> _EXTRACTED ENTRIES_

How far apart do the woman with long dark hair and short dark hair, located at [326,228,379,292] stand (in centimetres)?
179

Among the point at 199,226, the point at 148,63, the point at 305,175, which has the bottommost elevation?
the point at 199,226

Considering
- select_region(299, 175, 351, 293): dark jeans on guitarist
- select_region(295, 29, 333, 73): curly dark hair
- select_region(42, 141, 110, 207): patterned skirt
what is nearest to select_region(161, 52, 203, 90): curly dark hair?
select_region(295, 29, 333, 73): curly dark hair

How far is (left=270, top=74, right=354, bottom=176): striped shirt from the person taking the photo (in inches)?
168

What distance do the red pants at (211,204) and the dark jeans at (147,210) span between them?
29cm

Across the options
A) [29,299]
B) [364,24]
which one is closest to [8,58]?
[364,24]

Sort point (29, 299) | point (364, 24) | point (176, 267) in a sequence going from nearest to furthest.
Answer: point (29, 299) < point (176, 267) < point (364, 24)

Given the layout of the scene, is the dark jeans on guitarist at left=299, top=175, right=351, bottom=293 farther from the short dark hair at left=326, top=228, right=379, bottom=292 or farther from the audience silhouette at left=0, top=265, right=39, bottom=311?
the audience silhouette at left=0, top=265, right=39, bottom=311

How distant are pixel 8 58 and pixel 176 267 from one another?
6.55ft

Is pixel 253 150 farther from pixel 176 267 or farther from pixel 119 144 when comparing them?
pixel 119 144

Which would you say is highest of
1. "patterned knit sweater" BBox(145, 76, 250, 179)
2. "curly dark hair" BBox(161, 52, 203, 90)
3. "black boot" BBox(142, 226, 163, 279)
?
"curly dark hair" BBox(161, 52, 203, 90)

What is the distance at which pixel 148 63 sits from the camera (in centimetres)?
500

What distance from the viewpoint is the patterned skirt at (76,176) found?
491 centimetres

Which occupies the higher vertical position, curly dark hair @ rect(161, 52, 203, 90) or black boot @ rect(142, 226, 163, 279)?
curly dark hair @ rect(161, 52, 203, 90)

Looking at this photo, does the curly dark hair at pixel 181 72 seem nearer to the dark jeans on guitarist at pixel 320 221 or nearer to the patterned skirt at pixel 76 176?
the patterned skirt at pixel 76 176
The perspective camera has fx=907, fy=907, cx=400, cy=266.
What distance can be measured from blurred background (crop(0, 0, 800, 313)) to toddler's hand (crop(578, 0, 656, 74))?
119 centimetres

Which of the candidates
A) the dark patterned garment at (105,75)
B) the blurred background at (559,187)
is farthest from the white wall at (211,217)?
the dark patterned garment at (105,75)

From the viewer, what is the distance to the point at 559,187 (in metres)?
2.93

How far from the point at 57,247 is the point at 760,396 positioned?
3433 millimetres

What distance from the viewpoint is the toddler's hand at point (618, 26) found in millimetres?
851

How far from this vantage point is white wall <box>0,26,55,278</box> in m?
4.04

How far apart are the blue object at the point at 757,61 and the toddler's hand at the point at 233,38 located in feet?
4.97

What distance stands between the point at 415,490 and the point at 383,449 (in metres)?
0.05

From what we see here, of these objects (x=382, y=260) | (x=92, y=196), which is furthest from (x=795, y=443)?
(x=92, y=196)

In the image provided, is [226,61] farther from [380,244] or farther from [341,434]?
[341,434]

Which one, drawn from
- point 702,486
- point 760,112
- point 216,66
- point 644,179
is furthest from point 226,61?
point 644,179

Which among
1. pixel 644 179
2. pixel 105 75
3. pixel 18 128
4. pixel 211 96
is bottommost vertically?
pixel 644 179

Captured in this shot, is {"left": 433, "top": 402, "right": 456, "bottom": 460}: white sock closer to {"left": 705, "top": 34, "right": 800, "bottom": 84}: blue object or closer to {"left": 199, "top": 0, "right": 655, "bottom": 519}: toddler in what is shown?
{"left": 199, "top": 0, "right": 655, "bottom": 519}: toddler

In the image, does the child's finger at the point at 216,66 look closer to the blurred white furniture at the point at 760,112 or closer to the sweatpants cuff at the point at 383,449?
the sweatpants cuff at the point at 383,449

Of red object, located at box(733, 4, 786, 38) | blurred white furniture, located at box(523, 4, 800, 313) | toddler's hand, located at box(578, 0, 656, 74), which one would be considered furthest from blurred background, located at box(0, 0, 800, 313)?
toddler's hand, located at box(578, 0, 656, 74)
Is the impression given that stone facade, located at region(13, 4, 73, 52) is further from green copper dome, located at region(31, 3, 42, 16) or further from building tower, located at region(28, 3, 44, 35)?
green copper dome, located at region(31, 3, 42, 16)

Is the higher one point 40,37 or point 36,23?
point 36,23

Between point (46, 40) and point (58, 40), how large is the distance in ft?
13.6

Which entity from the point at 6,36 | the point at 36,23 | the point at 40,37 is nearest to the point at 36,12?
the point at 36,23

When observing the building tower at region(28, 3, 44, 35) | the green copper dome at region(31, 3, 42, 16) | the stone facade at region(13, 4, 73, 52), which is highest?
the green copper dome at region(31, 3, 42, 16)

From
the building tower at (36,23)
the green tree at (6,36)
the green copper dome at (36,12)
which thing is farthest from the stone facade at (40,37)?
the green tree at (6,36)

> _TASK DESCRIPTION_
Write out the lines above, starting at the line that contains "Is the impression" and ending with the final line, and nothing else; copy them exactly.

> _RESPONSE BELOW_
Is the impression given that stone facade, located at region(13, 4, 73, 52) is further from green copper dome, located at region(31, 3, 42, 16) or further from building tower, located at region(28, 3, 44, 35)?
green copper dome, located at region(31, 3, 42, 16)

Is the higher one point 40,37 or point 36,23?
point 36,23

Between point (46, 40) and point (58, 40), how large is the distance in ft?
13.6

Which entity from the point at 6,36 | the point at 36,23 | the point at 40,37 is nearest to the point at 36,12?
the point at 36,23

When observing the building tower at region(28, 3, 44, 35) | the green copper dome at region(31, 3, 42, 16) | the stone facade at region(13, 4, 73, 52), which is highest?
the green copper dome at region(31, 3, 42, 16)

From
the building tower at (36,23)
the green tree at (6,36)
the green copper dome at (36,12)
which thing is farthest from the stone facade at (40,37)?
the green tree at (6,36)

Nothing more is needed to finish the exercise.